Siccome nelle nostre parrocchie la messa domenicale è, di fatto, il momento d’incontro di gran lunga più costante per la comunità e, di principio, il momento che dovrebbe strutturarla e fissarne lo stile di vita, è importante non abbandonarla a un meccanismo ripetitivo che stritolerebbe innanzi tutto i poveri, lasciandoli prima al margine dell’assemblea eucaristica e poi al margine della comunità stessa. Per questo occorre sfruttare fino in fondo tutti gli spazi che nel rito vengono espressamente lasciati alla creatività e al legame con gli avvenimenti storici della comunità e del mondo. Se nella comunità, come è auspicabile, ci sono i poveri, bisogna trovare il modo, rispettoso ed evangelico, di renderli partecipanti attivi. Non si può solo parlare e cantare sui poveri: occorre che gli spazi liturgici siano resi accessibili anche a loro. I modi concreti varieranno da luogo a luogo e da tempo a tempo. In questo lavoro, una parte rilevante tocca al sacerdote. Pensiamo ai suoi interventi prima dei momenti più importanti della celebrazione e all’omelia: gli uni e l’altra preparati con i laici? Chi ha provato, prete o laico, sa quanto è difficile e dura, concretamente, questa soluzione. Ma se nei fatti essa si rivela non praticabile, occorrerà percorrere una strada più esigente ancora: quella di un radicale coinvolgimento del sacerdote nella vita della gente, soprattutto dei poveri. E poi una parte molto importante tocca ai laici stessi che dovrebbero essere protagonisti, almeno, dei momenti d’accoglienza e di commiato e della preghiera dei fedeli: gli uni e gli altri da costruire pazientemente in consonanza col senso stesso dell’eucaristia. Non è indifferente per una messa che vuole essere celebrata in un linguaggio totale, accessibile anche agli ultimi, il come ci si incontra e ci si parla all’inizio, il come ci si saluta alla fine, il come si fa sentire la propria voce in assemblea. Nel silenzio dell’arrivare al proprio posto in chiesa, nel frettoloso cenno di saluto finale, nel leggere ad alta voce le preghiere scritte dal centro diocesi sul foglietto, c’è ben poco spazio per l’attenzione alle persone concrete, soprattutto ai poveri. E un’impresa ardua schiodare certe eucaristie dalla fissità consolidata. Ma va perseguita, pur sapendo che il suo successo si prepara probabilmente altrove: nei rapporti personali dei cristiani e nel loro assimilare la parola del Vangelo.

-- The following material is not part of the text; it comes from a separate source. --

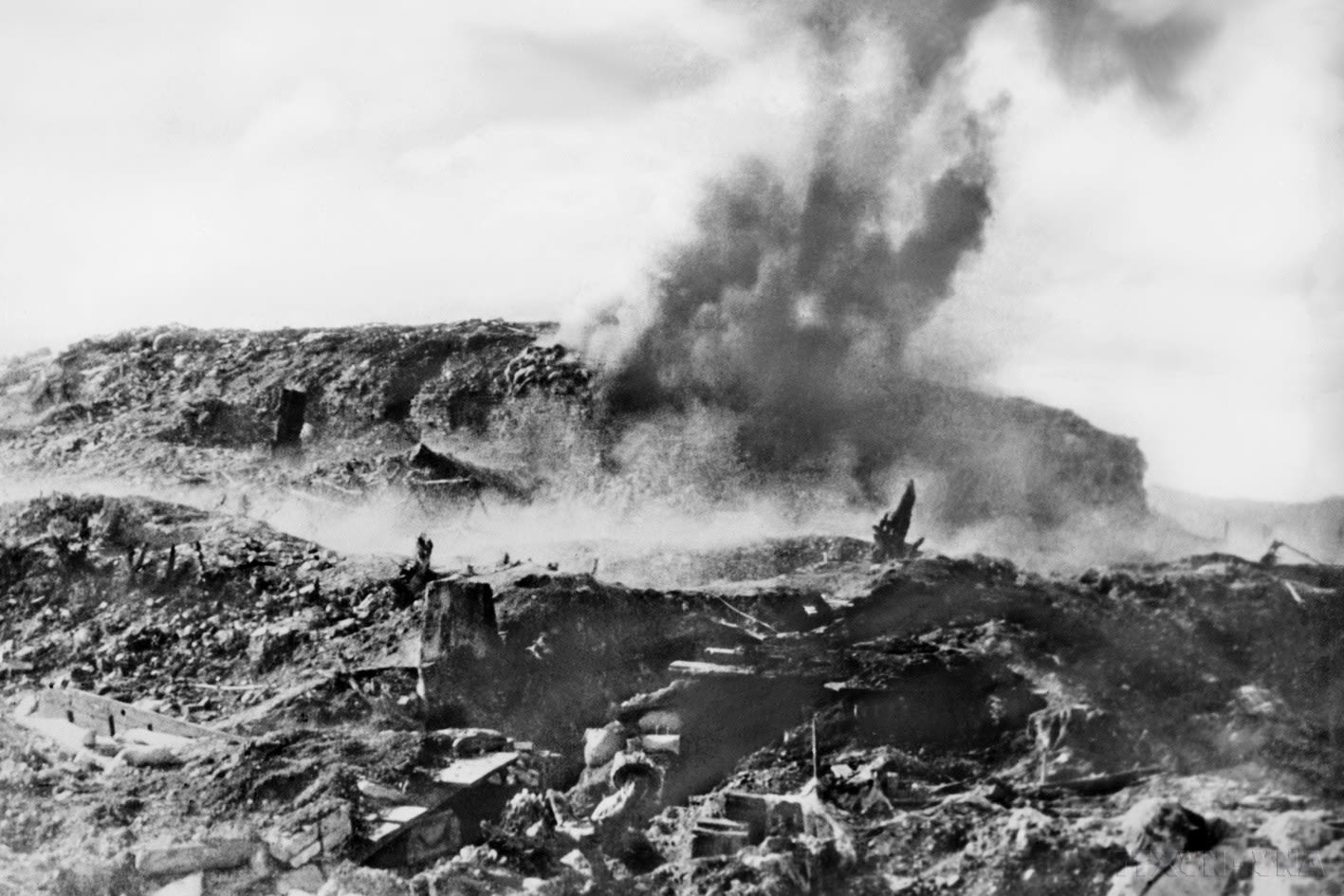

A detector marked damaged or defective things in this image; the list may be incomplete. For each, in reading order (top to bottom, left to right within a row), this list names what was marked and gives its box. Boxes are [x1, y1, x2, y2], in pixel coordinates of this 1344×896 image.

splintered timber post [271, 387, 307, 456]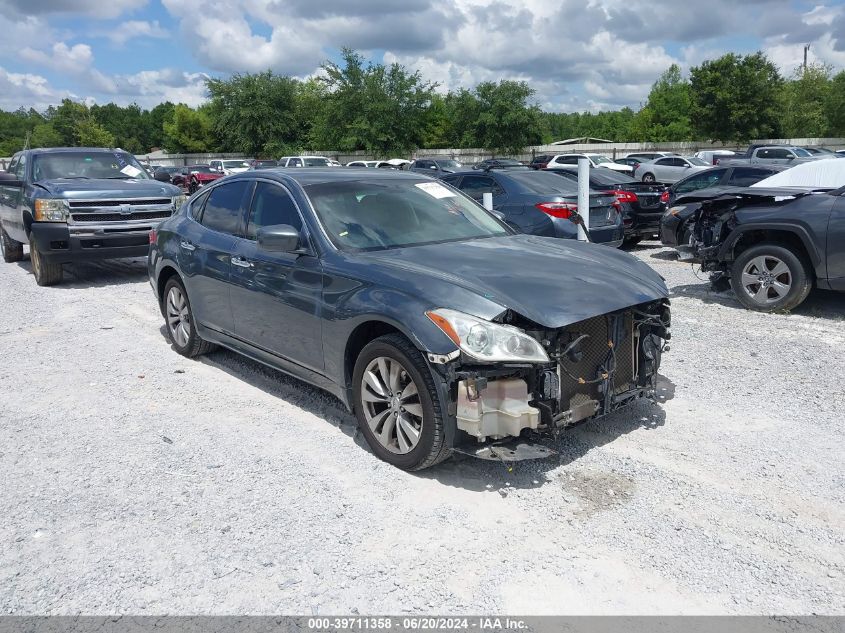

Un’ultima osservazione sulla povertà che l’eucaristia, memoriale di Gesù crocifisso e risorto, impone alle nostre celebrazioni. A volte, per questo discorso, c’è una certa insofferenza, forse eco di aspre polemiche passate. Ma non lo si può accantonare, se si rispettano i poveri e l’eucaristia. I problemi della bellezza e della dignità del culto sono sempre compatibili con la povertà e in ogni caso vanno sempre ripensati nel tempo e dentro le singole culture, anche di gruppi umani a dimensioni ridotte. Resta però oggi ancora sul tappeto il rapporto tra messa e denaro. Non se ne parla quasi più, tranquillizzati forse dal pudore verbale che lo avvolge: non si `paga’ più la messa, ma si `fa un’offerta’; non c’è più `un’offerta fissa’, ma solo `un’offerta libera’... Eppure c’è un groviglio di problemi dottrinali e pratici intorno a questo denaro legato di fatto alla messa: ogni comunità cristiana con i suoi preti dovrebbe lealmente affrontarlo e risolverlo in un’ottica che consideri l’eucaristia, la povertà e i poveri.

 

Franco Marton

(2.fine)

 

*Comunione  e comunità a partire dai poveri, EMI, 1984,pp.